1. See African Rights, Rwanda: Death, Despair and Defiance, Revised Edition (London: African Rights, 1995), ch. 8.
2. See, e.g., Gérard Prunier, The Rwanda Crisis: History of a Genocide (New York: Columbia University Press, 1997).
3. Melvern notes, however, that "in a clearly illegal act, Dallaire and his deputy, Brigadier Henry Kwami Anyidoho, commander of the Ghanaian troops, defied the Security Council and 456 men remained" (p. 174).
4. Human Rights Watch, Leave None to Tell the Story: Genocide in Rwanda (New York: Human Rights Watch, 1999), pp. 595-691. To say that this is the "most prominent" human-rights report is not to suggest it is the best or most complete; in this writer's view, that honour goes to the African Rights report cited in note 1.
5. See Alan J. Kuperman, The Limits of Humanitarian Intervention: Genocide in Rwanda (Washington, DC: Brookings Institution, 2001).
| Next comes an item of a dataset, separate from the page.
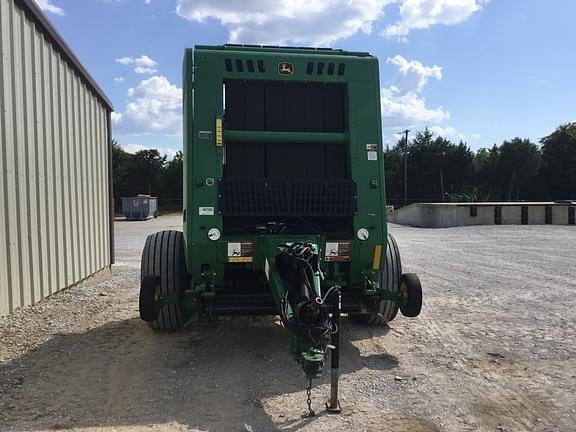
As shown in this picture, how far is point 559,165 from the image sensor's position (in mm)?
58188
Kuperman does accept that a more robust U.N. presence and role prior to the genocide could have prevented its outbreak.
6. There are also occasional inconsistencies in Melvern's book. For example, she offers "proof" on p. 19 that an earlier round of murderous assaults on Tutsi, in 1963, "was not a genocide," but then contradicts herself with a reference on p. 63 to "the genocide of Tutsi in December that year." And A People Betrayed could have used a tighter copy-editing: this reviewer found "soldiers" printed as "soliders"on four separate occasions in six pages (pp. 120-25).